Washington: Hide and Seek

The Census Bureau can count people who it can’t prove exist. One day it may not have to count at all

December 1988 Issue

WASHINGTON

ON “S-NIGHT”—Tuesday, March 20, 1990—enumerators from the Bureau of the Census will attempt to count every homeless person in America. They will begin at shelters and cheap hotels at dusk and then, as the night wears on, move to bus stations, train stations, subway stations, all-night restaurants, and all-night movie theaters. They will ask each respondent if he or she has a home elsewhere. Only people who answer no will be interviewed.

After midnight the enumerators will go out on the streets in teams of two. When they see a sleeping person, they will estimate age, sex, and race by observation. When they meet someone who is awake and lucid, they will try to conduct a short interview but won’t ask for the person’s name. S-night enumerators (the S stands for street and shelter) will be given special training, safety tips, and a number to call in case of trouble, but they will not have police escorts. The Census Bureau is concerned about “the perception of police involvement in the census,” according to an internal memo.

A few days after S-night, on “T-night” (the T stands for transient), enumerators will hang a census form on the door of each room in some 70,000 hotels and motels.
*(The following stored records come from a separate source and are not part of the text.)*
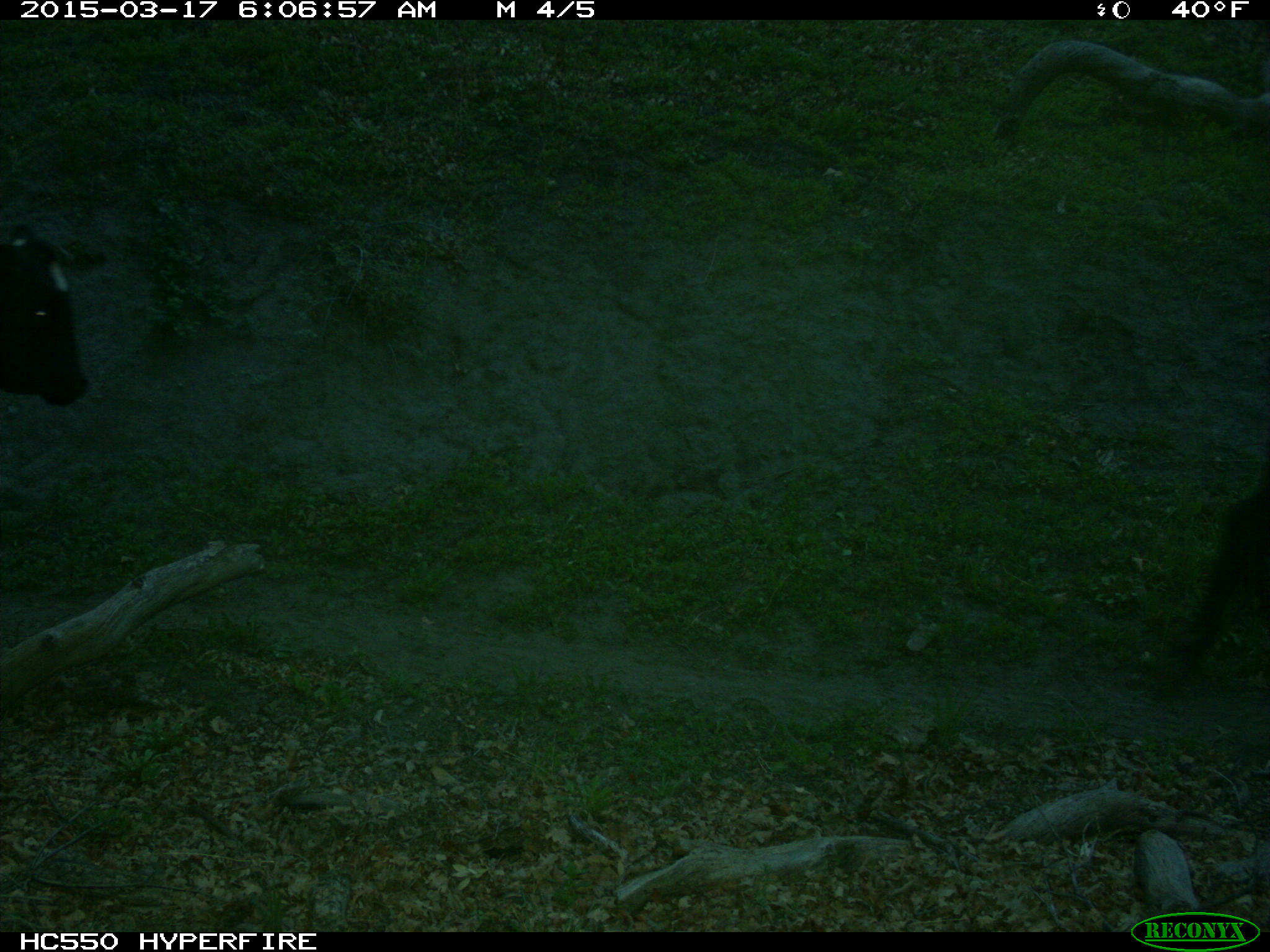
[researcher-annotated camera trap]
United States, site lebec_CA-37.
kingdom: Animalia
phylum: Chordata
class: Mammalia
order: Artiodactyla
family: Bovidae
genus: Bos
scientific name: Bos taurus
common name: domestic cow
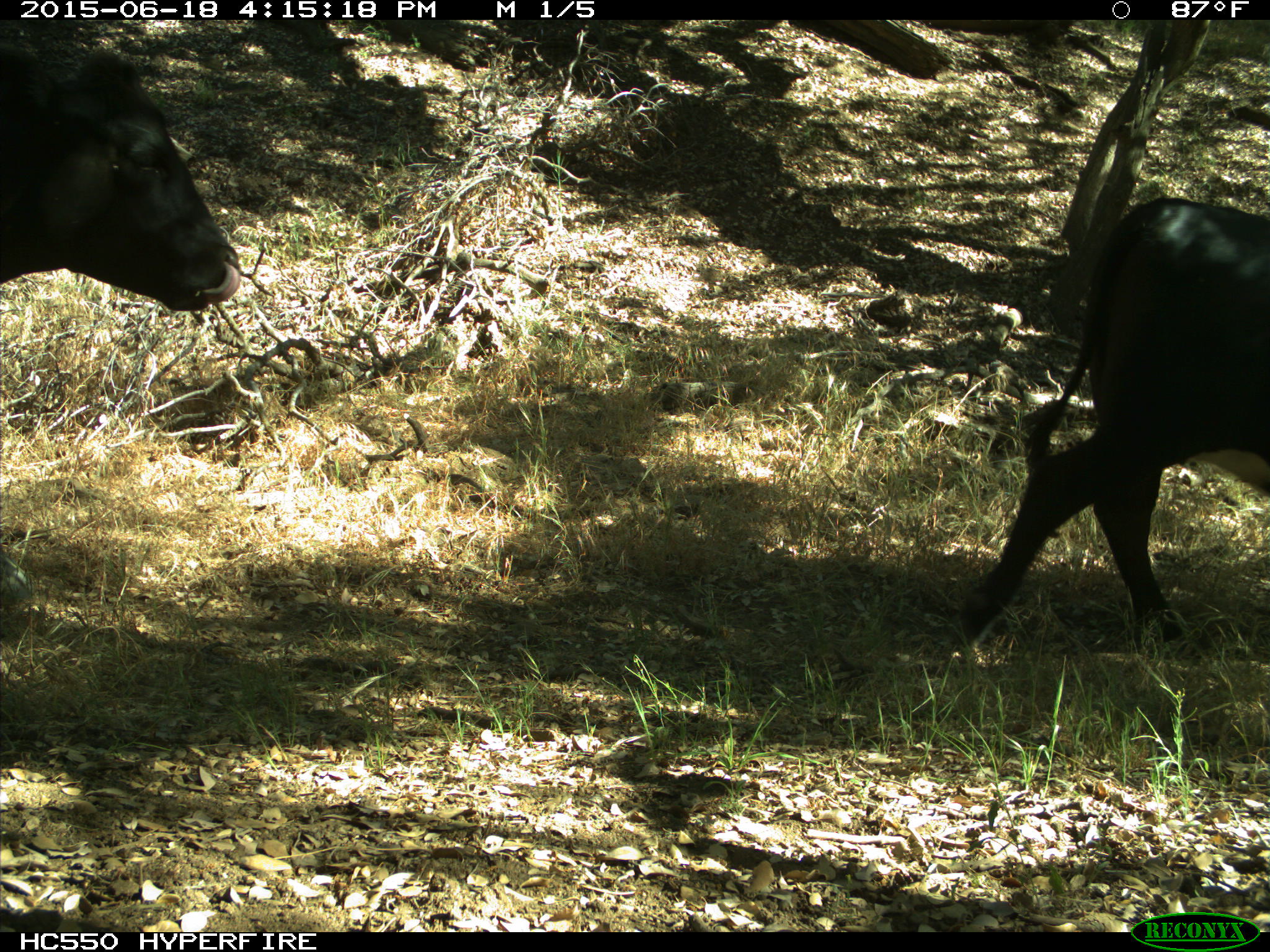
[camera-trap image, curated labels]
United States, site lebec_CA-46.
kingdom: Animalia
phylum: Chordata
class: Mammalia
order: Artiodactyla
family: Bovidae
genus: Bos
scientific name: Bos taurus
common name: domestic cow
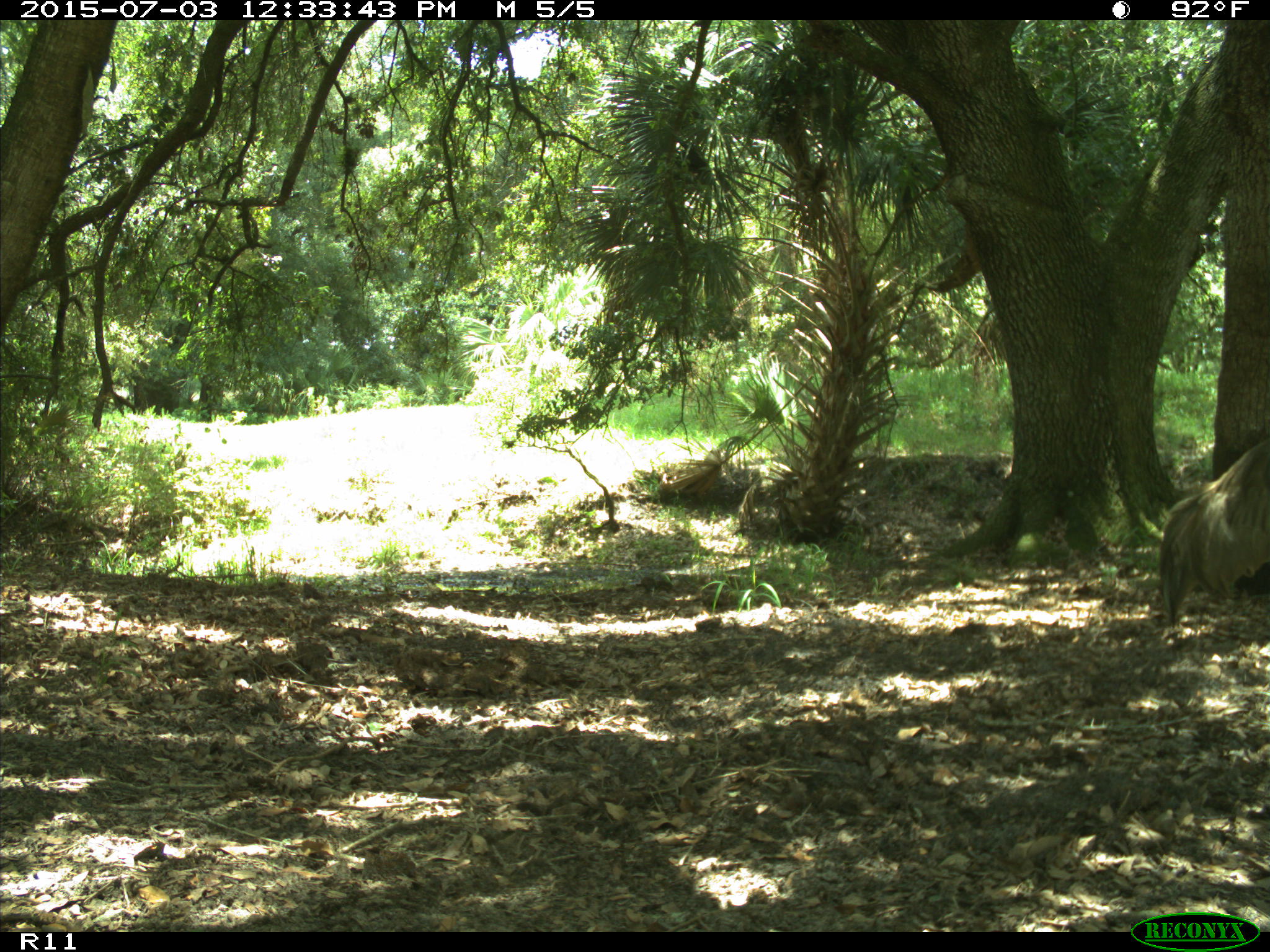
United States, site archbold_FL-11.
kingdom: Animalia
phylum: Chordata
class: Aves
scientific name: Aves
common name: birds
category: unidentified bird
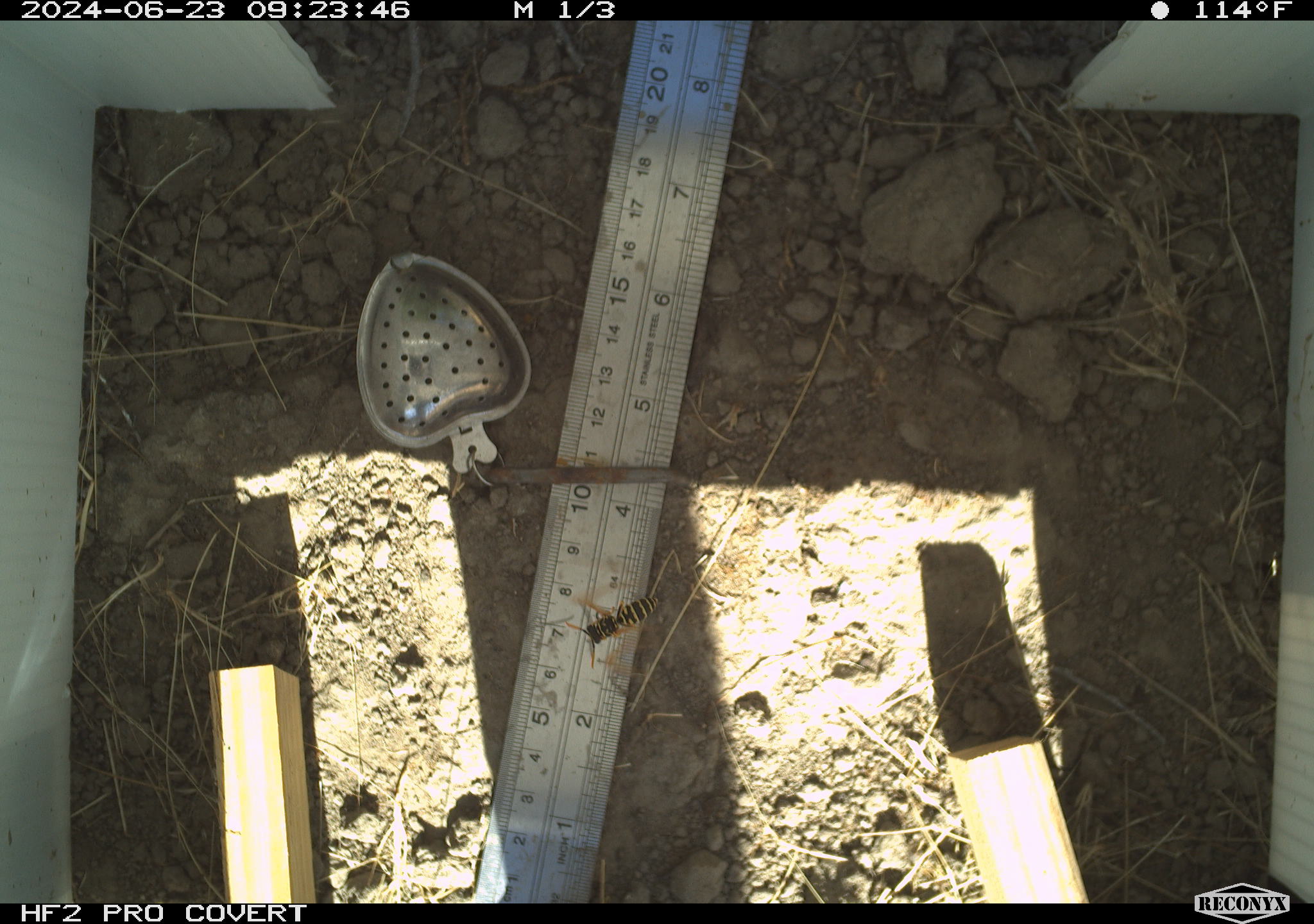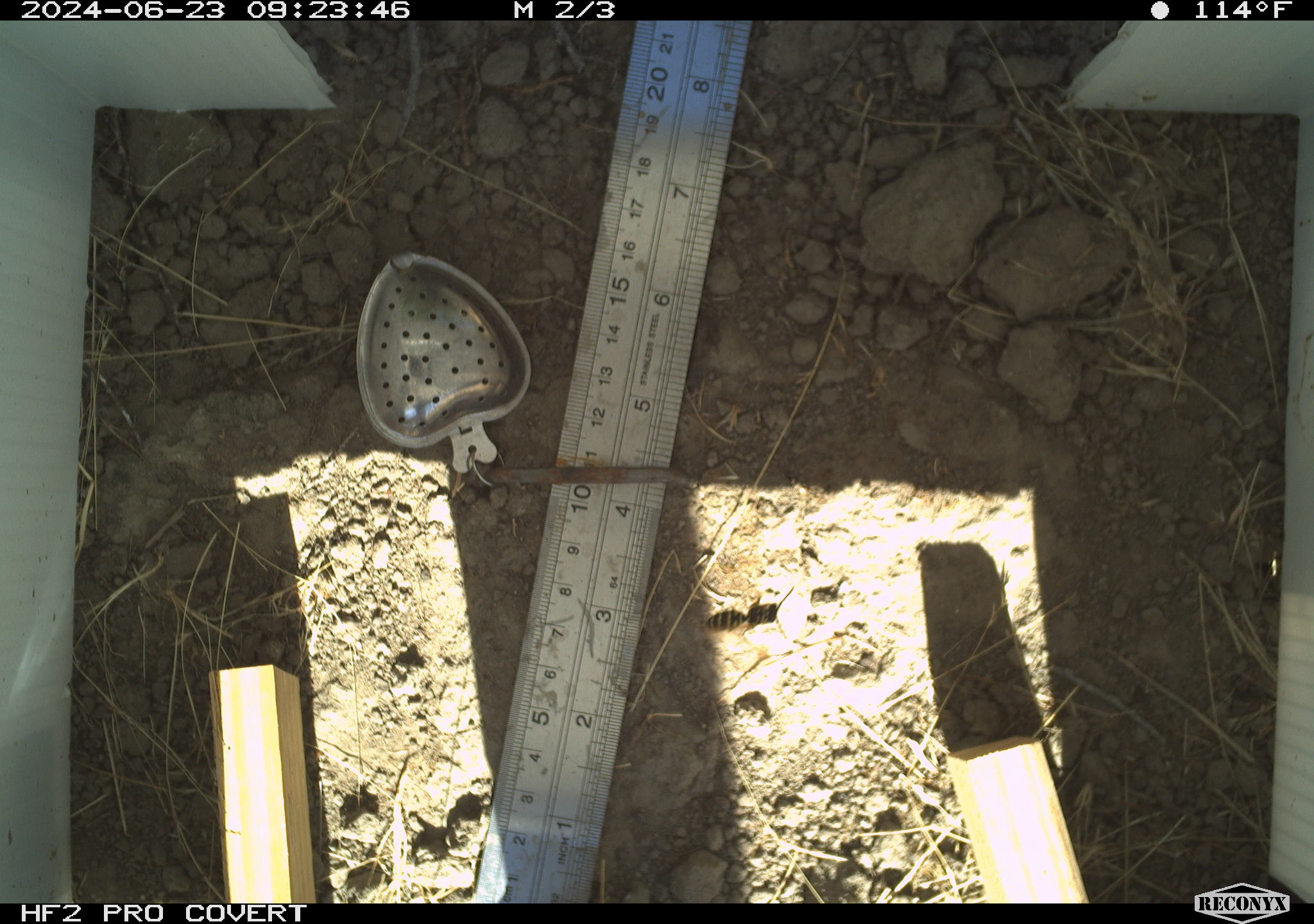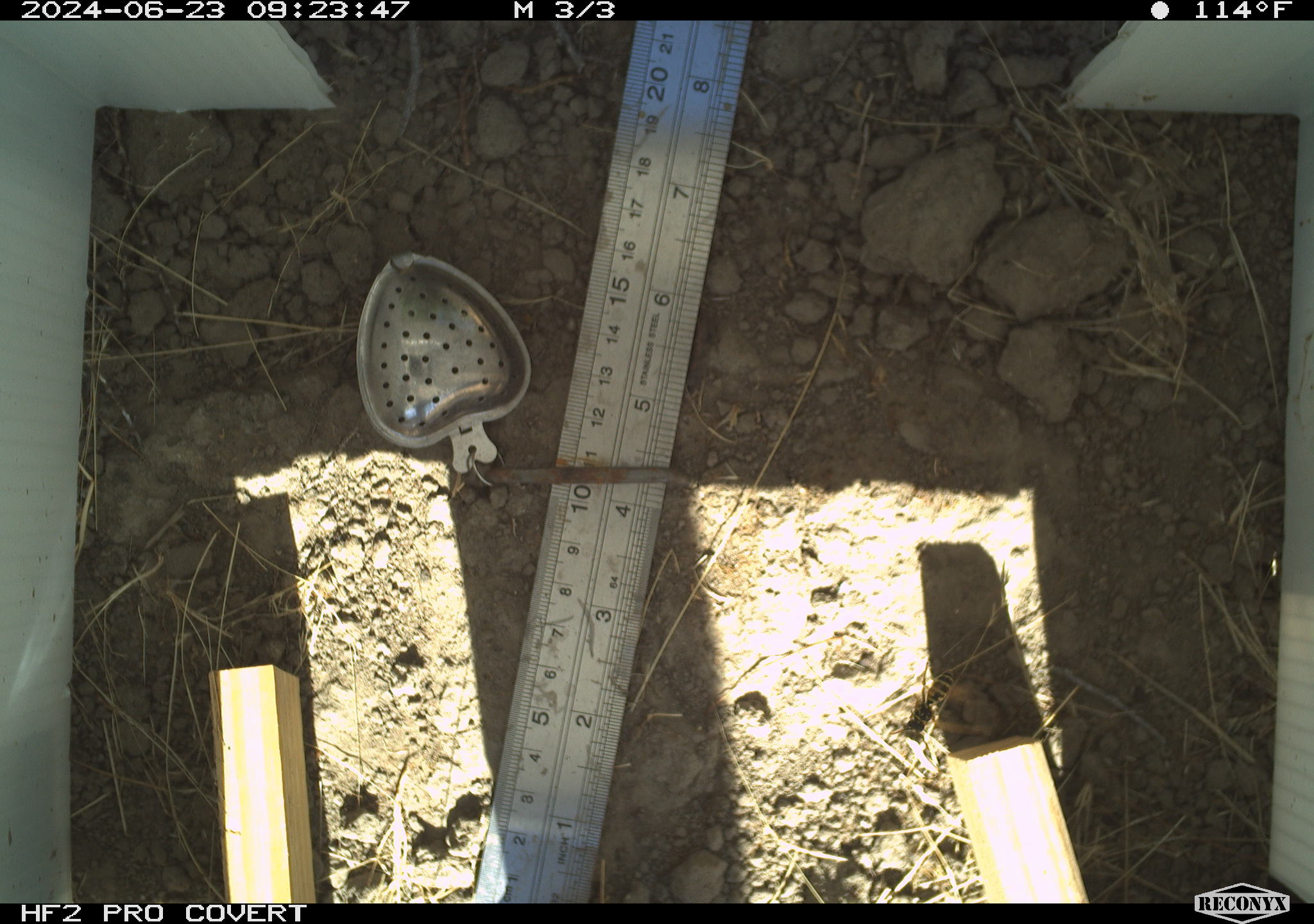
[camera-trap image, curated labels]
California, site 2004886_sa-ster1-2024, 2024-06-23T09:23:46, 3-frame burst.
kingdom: Animalia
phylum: Arthropoda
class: Insecta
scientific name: Insecta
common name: insect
The vast majority of the people who fill out these forms will also fill out census forms at home, and their transient forms will eventually be thrown out. But the T-night forms will still catch many people who would otherwise be missed.

The Bureau of the Census has been trying for 200 years to fulfill perfectly its constitutional mandate—an “actual enumeration” of the United States population once every ten years. In 1990 the census wall be conducted by a staff of more than 300,000, processed by the latest computers, and analyzed by some of the best statisticians in the world. But it will fail nonetheless to verify physically the existence of millions of people. Not surprisingly, the people most likely to be missed by the census are the homeless, the poor, the illiterate, illegal aliens, minorities, and residents of remote rural areas. Nonetheless, the bureau is making steady progress toward its ultimate goal. Bureau officials estimate that they missed only 1.4 percent of the actual U.S. population in 1980, down from 5.6 percent in 1940. Charles Jones, the associate director of the census, says that he hopes in 1990 to pin down the U.S. population with a 0.5 percent margin of error. But the last few million people will be especially hard to find—they may, in fact, never he found—and the assumption that they even exist rests on sophisticated methodologies of which the public is largely unaware.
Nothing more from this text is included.